Reproduce, exactly and in full, the lines from the one with "Tanzania, site I04, 2013-05-26 01:06:36." through the one with "common name: domestic cow" in the data below; drop pictures.

[Start of Attachment]

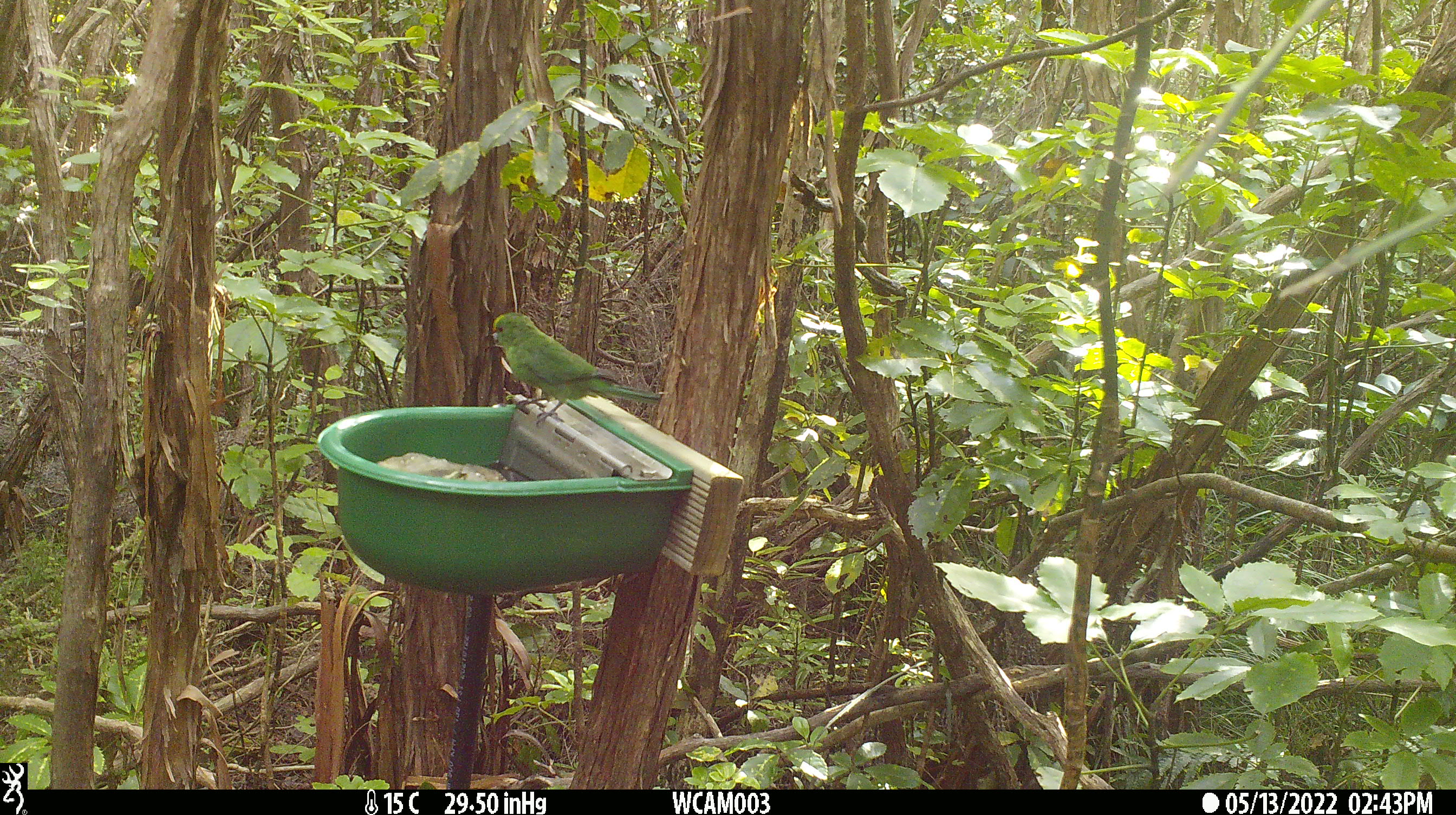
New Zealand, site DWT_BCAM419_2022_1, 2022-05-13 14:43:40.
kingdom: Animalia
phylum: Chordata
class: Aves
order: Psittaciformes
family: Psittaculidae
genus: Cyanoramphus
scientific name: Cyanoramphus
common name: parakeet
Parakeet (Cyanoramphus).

[End of Attachment]
[Start of Attachment]

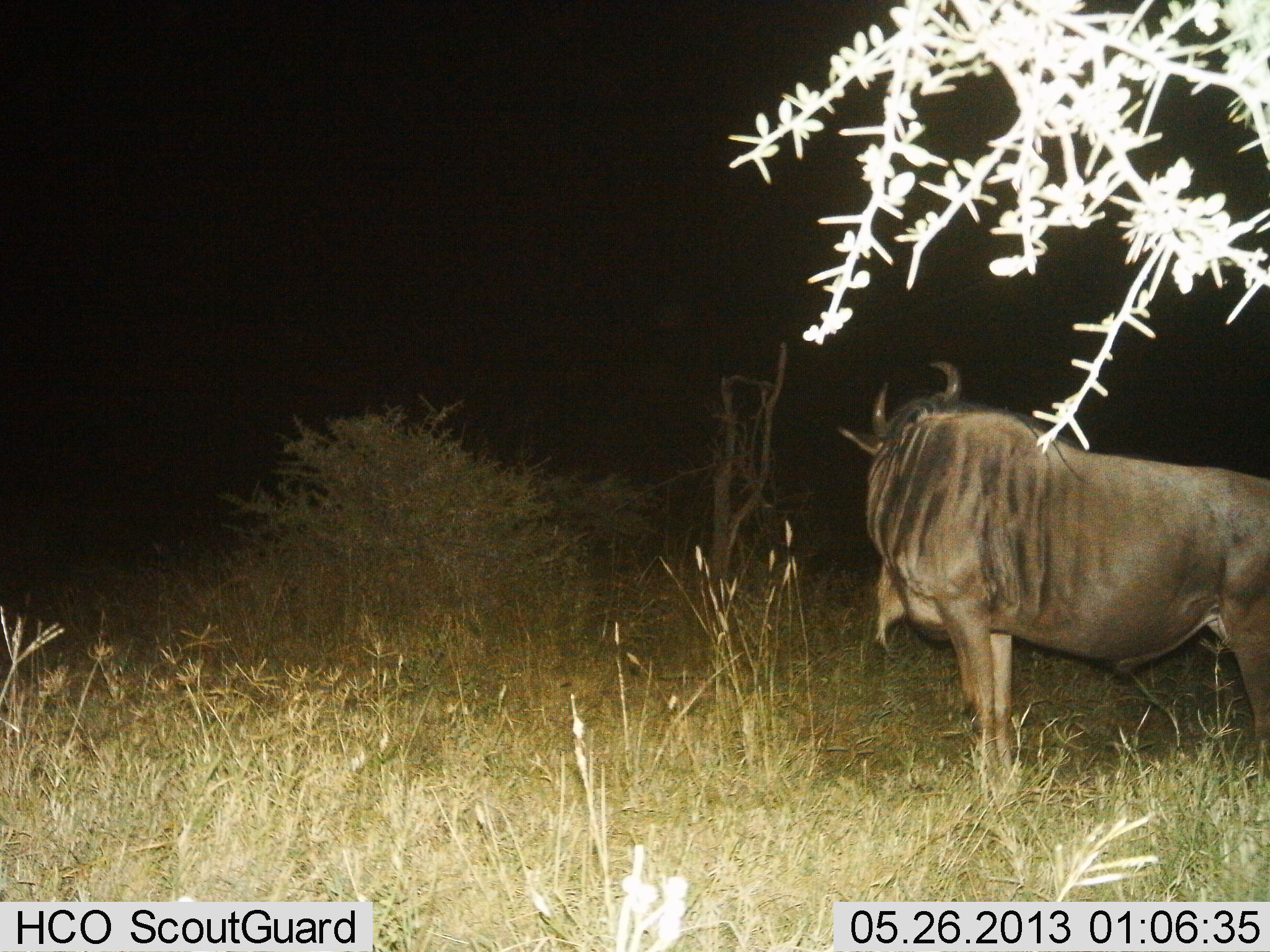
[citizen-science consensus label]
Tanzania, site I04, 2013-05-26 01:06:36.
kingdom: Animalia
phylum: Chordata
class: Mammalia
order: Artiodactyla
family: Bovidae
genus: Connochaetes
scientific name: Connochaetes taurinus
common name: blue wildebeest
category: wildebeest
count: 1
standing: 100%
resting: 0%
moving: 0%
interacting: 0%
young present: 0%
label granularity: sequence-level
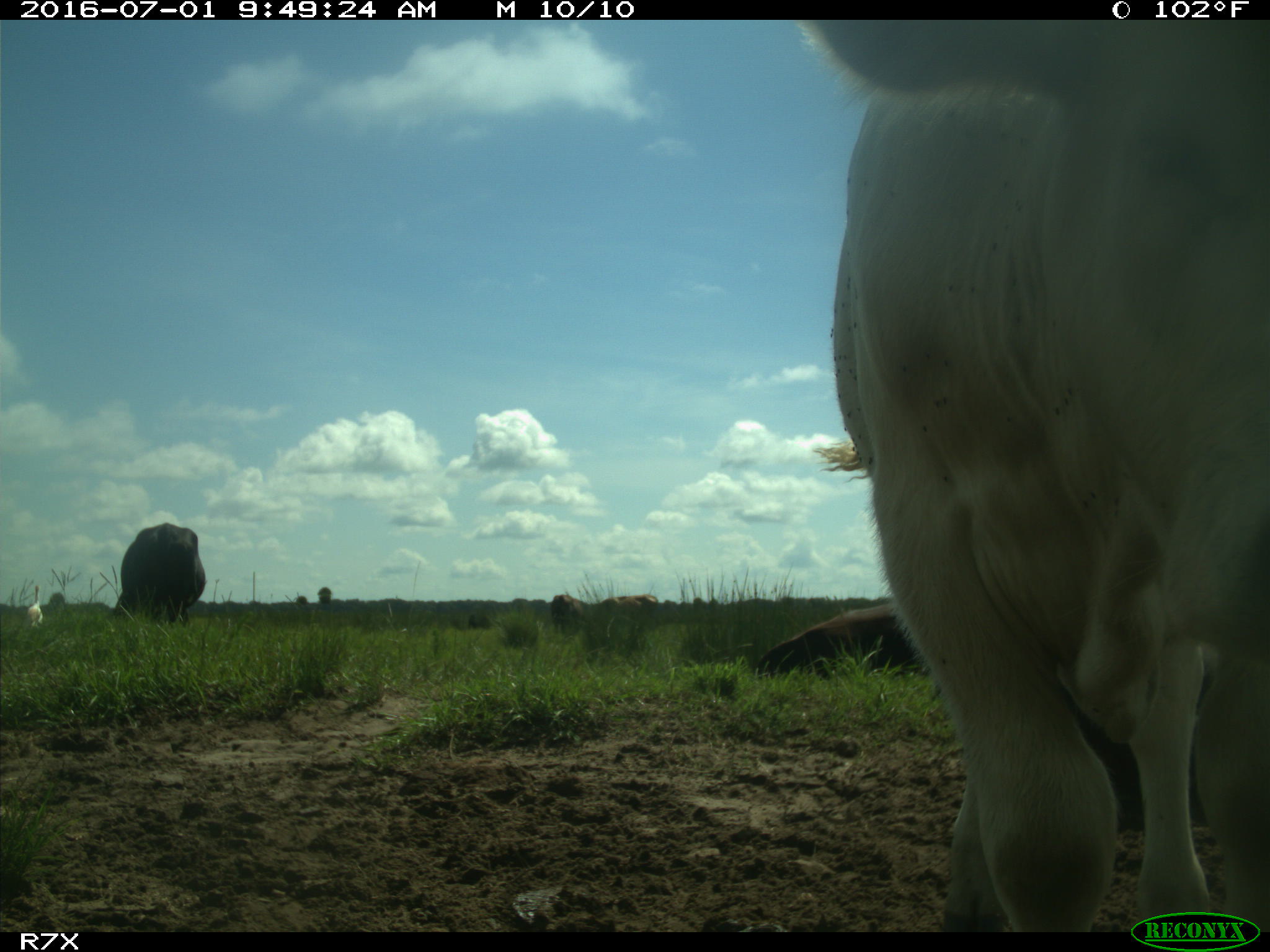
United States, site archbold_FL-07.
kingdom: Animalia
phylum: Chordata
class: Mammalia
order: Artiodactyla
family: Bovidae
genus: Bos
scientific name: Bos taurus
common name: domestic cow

[End of Attachment]

* Answer to this problem
Tanzania, site I04, 2013-05-26 01:06:36.
kingdom: Animalia
phylum: Chordata
class: Mammalia
order: Artiodactyla
family: Bovidae
genus: Connochaetes
scientific name: Connochaetes taurinus
common name: blue wildebeest
category: wildebeest
count: 1
standing: 100%
resting: 0%
moving: 0%
interacting: 0%
young present: 0%
label granularity: sequence-level
United States, site archbold_FL-07.
kingdom: Animalia
phylum: Chordata
class: Mammalia
order: Artiodactyla
family: Bovidae
genus: Bos
scientific name: Bos taurus
common name: domestic cow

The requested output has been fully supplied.